Daerah

46 Pondok Pesantren Meriahkan Hari Santri 2025 di Kabupaten Banjar Kalsel

Rabu, 22 Oktober 2025 | 22:30 WIB

46 Pondok Pesantren Meriahkan Hari Santri 2025 di Kabupaten Banjar Kalsel

Suasana peringatan Hari Santri di Kabupaten Banjar, Kalimantan Selatan. (Foto: dok. istimewa)

Banjar, NU Online

Suasana semarak mewarnai peringatan Hari Santri 2025 se-Kalimantan Selatan yang digelar oleh Pengurus Cabang Nahdlatul Ulama (PCNU) Kabupaten Banjar, Kalimantan Selatan.


Kegiatan akbar ini berlangsung selama enam hari, pada Rabu-Senin (22-27/10/2025), berpusat di Lapangan Ruang Terbuka Hijau (RTH) Ratu Zalecha Martapura.


Ketua Panitia Ainuddin Azzukhairy menyampaikan bahwa pelaksanaan Hari Santri tahun ini menjadi momentum peringatan ke-10 sejak pertama kali digelar pada 2016.


Ia juga menyampaikan apresiasi kepada Pemerintah Kabupaten Banjar melalui Dinas Kebudayaan, Kepemudaan, Olahraga dan Pariwisata (Disbudporapar) yang secara konsisten memberikan dukungan penuh setiap tahun.


"Kegiatan Hari Santri tahun 2025 Kabupaten Banjar diikuti 46 Pondok Pesantren Se-Kalimantan Selatan, alhamdulillah tahun ini cukup meningkat walaupun terpaksa dibatasi karena keadaan lapangan tidak memenuhi kalau kita terima semua," katanya.


Ia menambahkan, total peserta yang mengikuti berbagai perlombaan mencapai sekitar seribu santri, dengan ragam kegiatan yang mencerminkan kekayaan tradisi pesantren, yakni Musabaqah Qiraatul Kutub (MQK), Musabaqah Tilawatil Qur’an (MTQ), Musabaqah Khattil Qur’an (MKQ), Pidato Bahasa Arab, Festival Habsyi, Expo Ponpes se-Kalsel, Kirab Santri, dan Bahtsul Masail.


Tahun ini, panitia juga memperkenalkan satu lomba baru, yaitu Karya Tulis Ilmiah (Esai), untuk mendorong kemampuan literasi dan refleksi kritis para santri.


"Tahun ini kita tambah satu lomba yaitu Karya Tulis Ilmiah agar santri bisa menulis terkait tentang kegiatan ponpes mereka dan berwawasan" jelasnya.


Sementara itu, Ketua Tanfidziyah PCNU Kabupaten Banjar Ustadz Nuryadi Baseri menyoroti dinamika dan isu yang sedang dihadapi dunia pesantren nasional.

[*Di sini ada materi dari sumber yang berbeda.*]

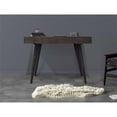thumbnail image 2 of Benedict Acacia Solid Wood 2-Drawer Desk in Gray Wash Finish, 2 of 8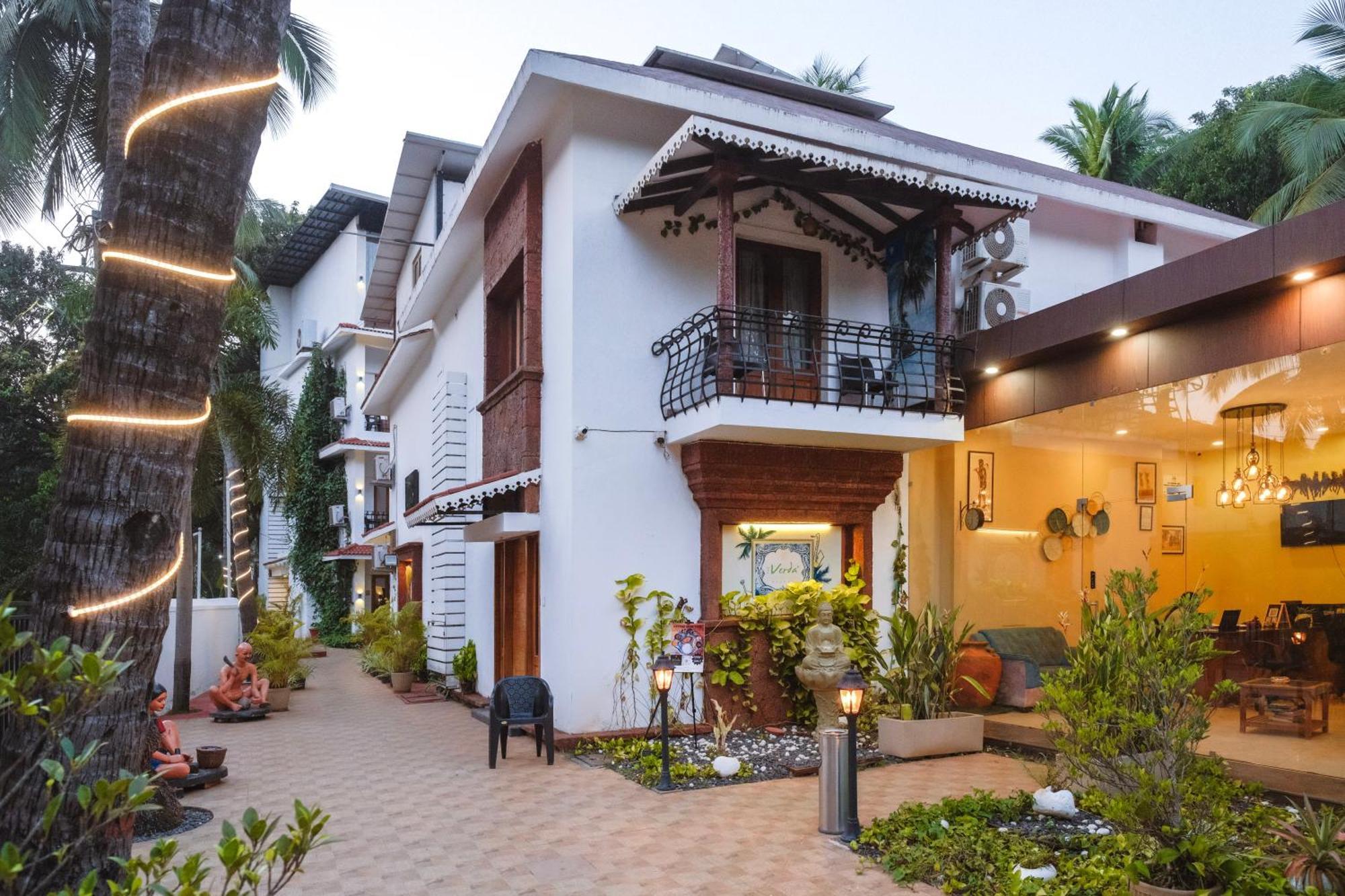 The Verda De Miranda Resort Morjim North Goa Экстерьер фото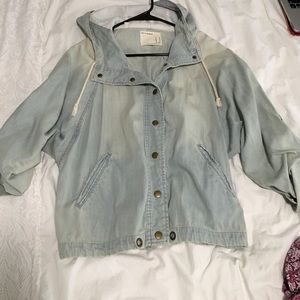 Light denim jacket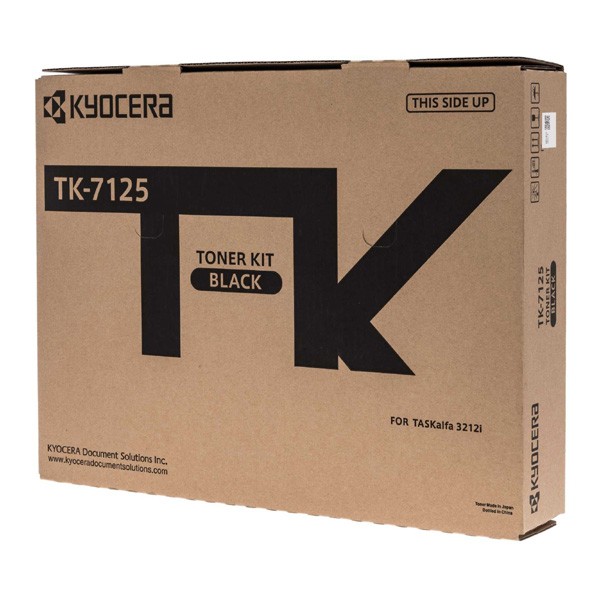 Cartus toner Kyocera Mita TASKalfa 3212i TK-7125 Black Original
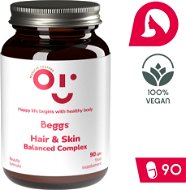 Beggs Balanced hair&skin COMPLEX, 90 kapslí - Vitamins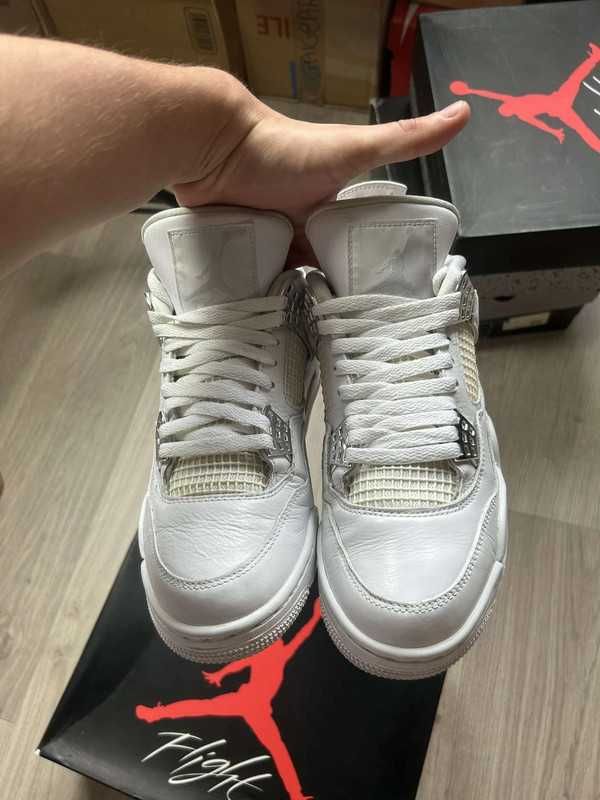 Jordan 4 Retro Pure Money R.39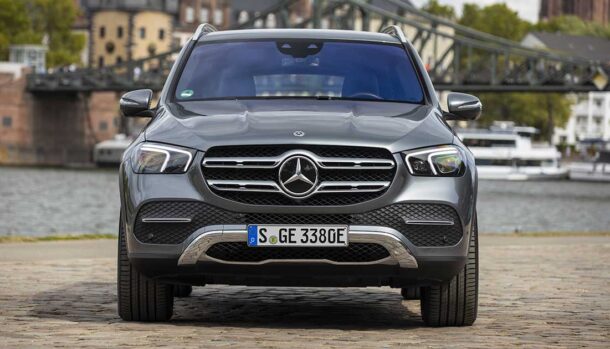 Mercedes GLE 350 de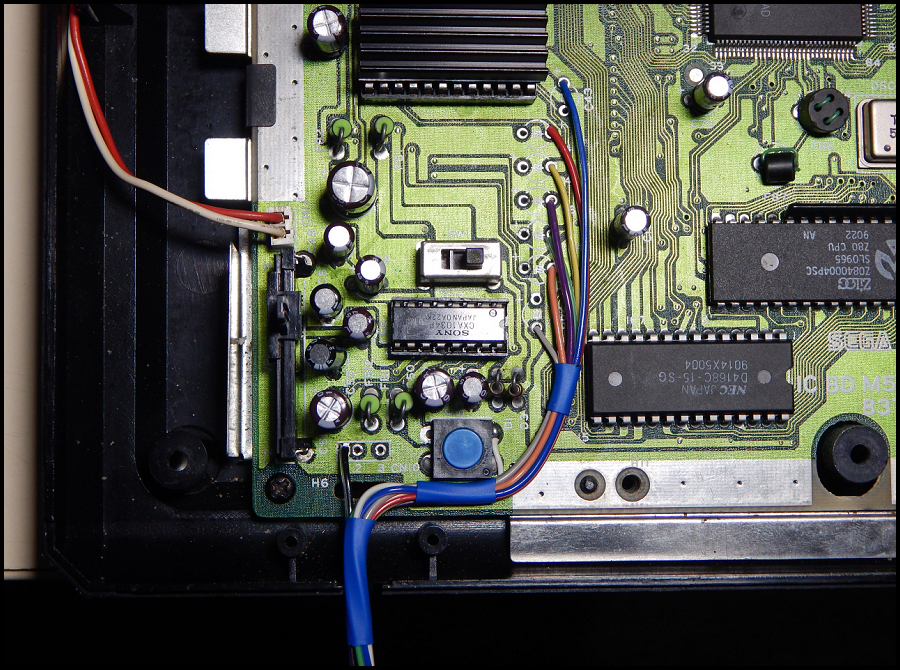 M1 VA3 - Mega Amp Wiring Harness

Ia menyinggung peristiwa di salah satu stasiun televisi nasional yang memunculkan kekecewaan di kalangan santri karena dianggap melecehkan dunia pesantren.


Selain itu, ia turut menyampaikan duka mendalam atas musibah yang menimpa Pondok Pesantren Al-Khoziny di Sidoarjo, Jawa Timur, karena runtuhnya bangunan mushala yang menyebabkan wafatnya puluhan santri.

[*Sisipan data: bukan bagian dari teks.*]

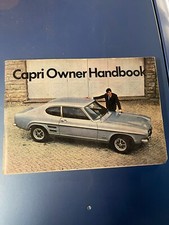 Original ford capri for sale  MANSFIELD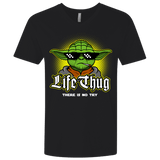 T-Shirts Black / X-Small Life thug Men's Premium V-Neck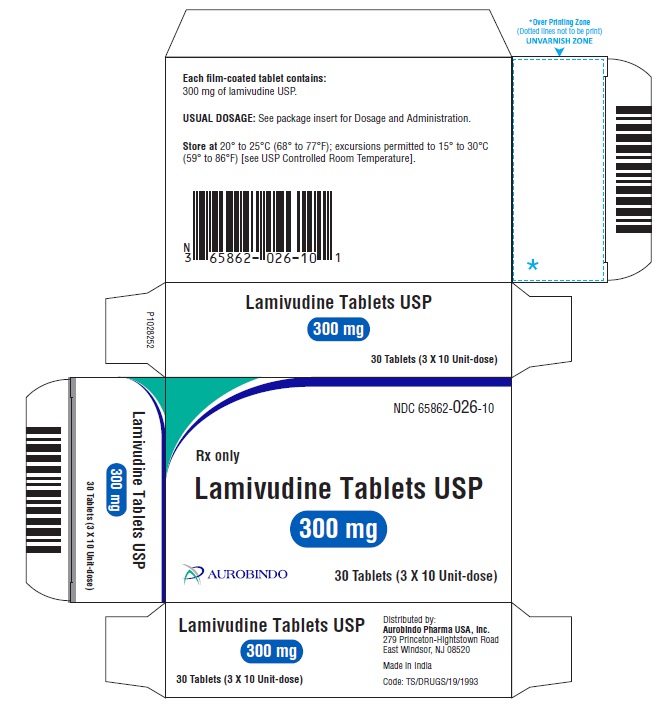 PACKAGE LABEL-PRINCIPAL DISPLAY PANEL - 300 mg Blister Carton 3 x 10 Unit-dose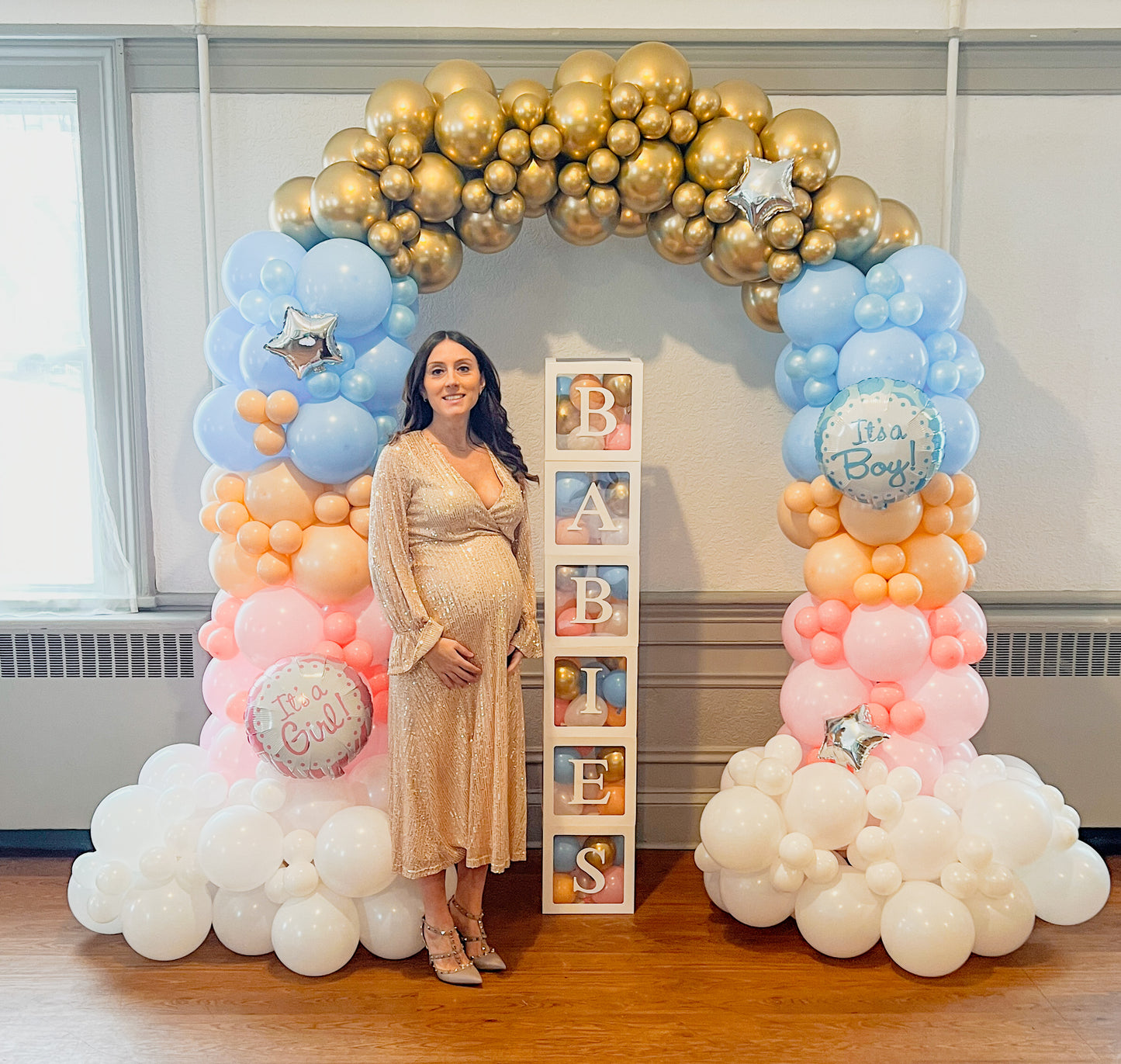 7 Foot Tall Baby Arch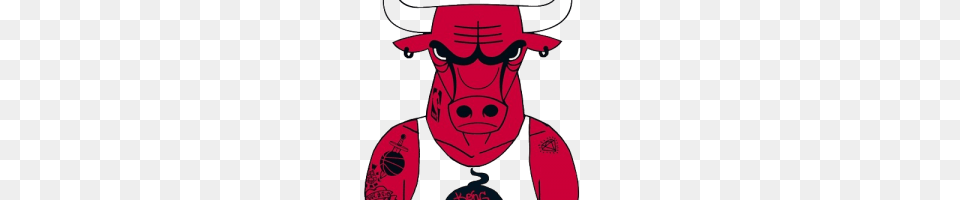 Chicago Bulls Logo Image, Animal, Bee, Insect, Invertebrate Free Transparent Png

“Kita yakin para santri itu meninggal dalam keadaan mulia, karena mereka tengah menuntut ilmu dan melaksanakan salat berjamaah,” ucapnya.


Dalam kesempatan itu, Nuryadi juga mengangkat persoalan penting mengenai pengakuan ijazah santri yang belum sepenuhnya diakui oleh pemerintah.

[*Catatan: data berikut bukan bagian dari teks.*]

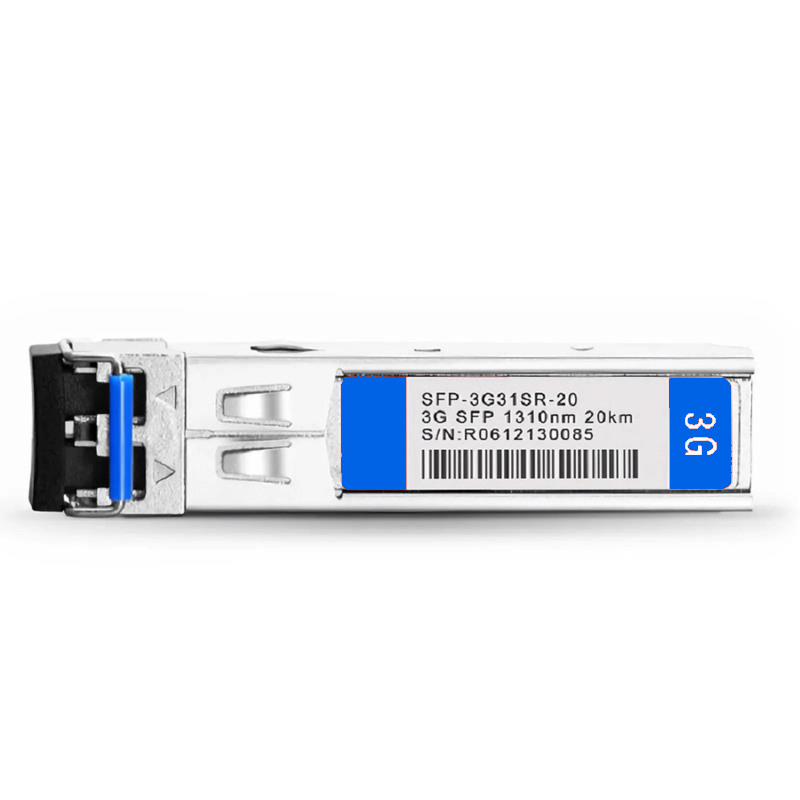SFPS 3Gb/s MSA 1310nm 40km DOM Duplex LC SMF Single Receiver Video Pathological Patterns Optical Transceiver Module for SD/HD/3G-SDI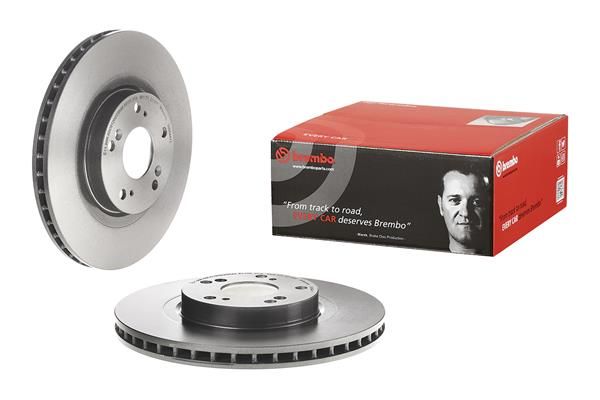 BREMBO 09.9544.11 Brake disc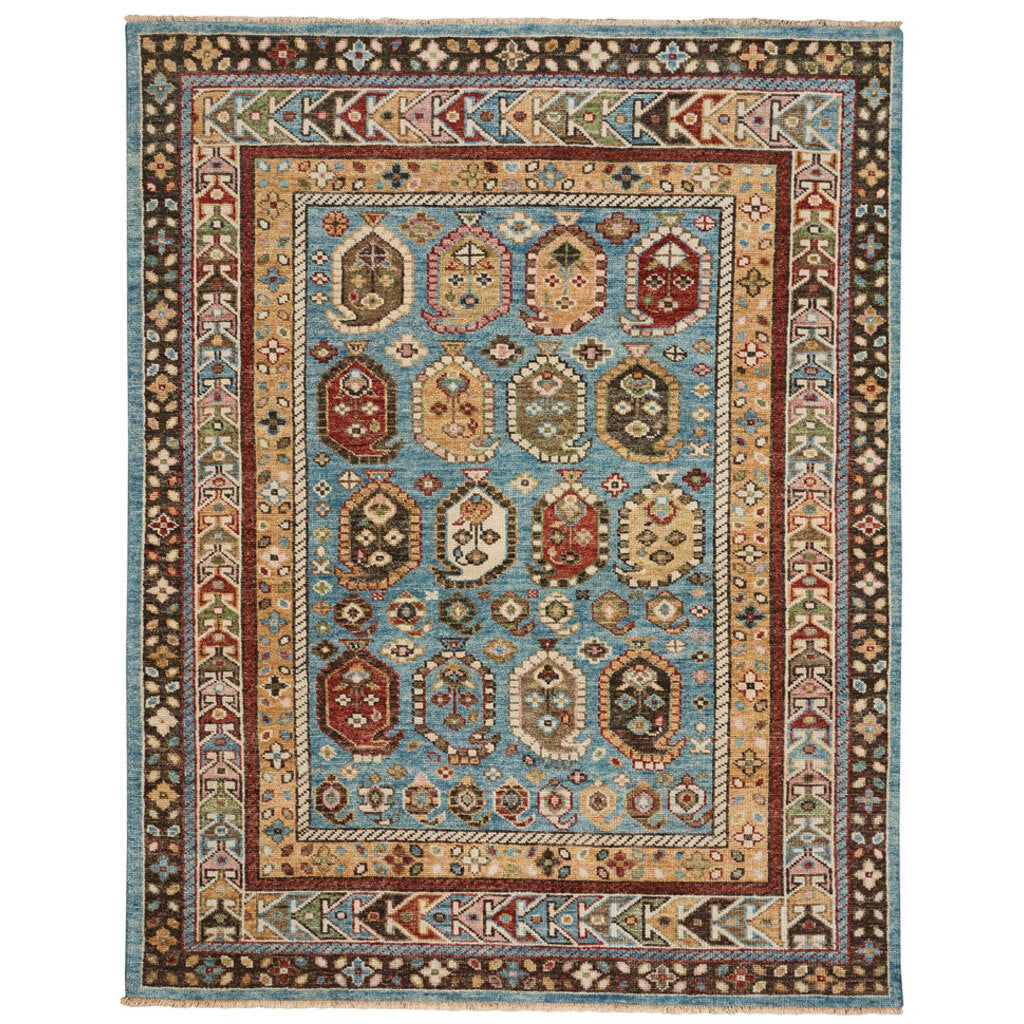 Charise-Shirvan Wool Indoor Area Rug by Capel Rugs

"Ini menjadi perhatian serius, sebab banyak santri dikategorikan sebagai Anak Tidak Sekolah (ATS) hanya karena menempuh pendidikan di pesantren non-muadalah. Padahal, jauh sebelum Indonesia merdeka, pesantren sudah menjadi pusat pendidikan rakyat,” tegasnya.


Ia menegaskan bahwa kontribusi santri terhadap bangsa tidak bisa dipandang sebelah mata, terutama dalam sejarah perjuangan kemerdekaan melalui Resolusi Jihad yang digelorakan oleh Hadratussyaikh KH Hasyim Asy’ari, yang kemudian menjadi dasar penetapan 22 Oktober sebagai Hari Santri.


Nuryadi berharap pemerintah dapat segera mengambil langkah konkret untuk menyetarakan ijazah pesantren dengan pendidikan formal lainnya.


Rangkaian perlombaan Hari Santri di Kabupaten Banjar ini juga diikuti salah satu peserta dari Muhammadiyah Boarding School (MBS), Padang Panjang, Martapura.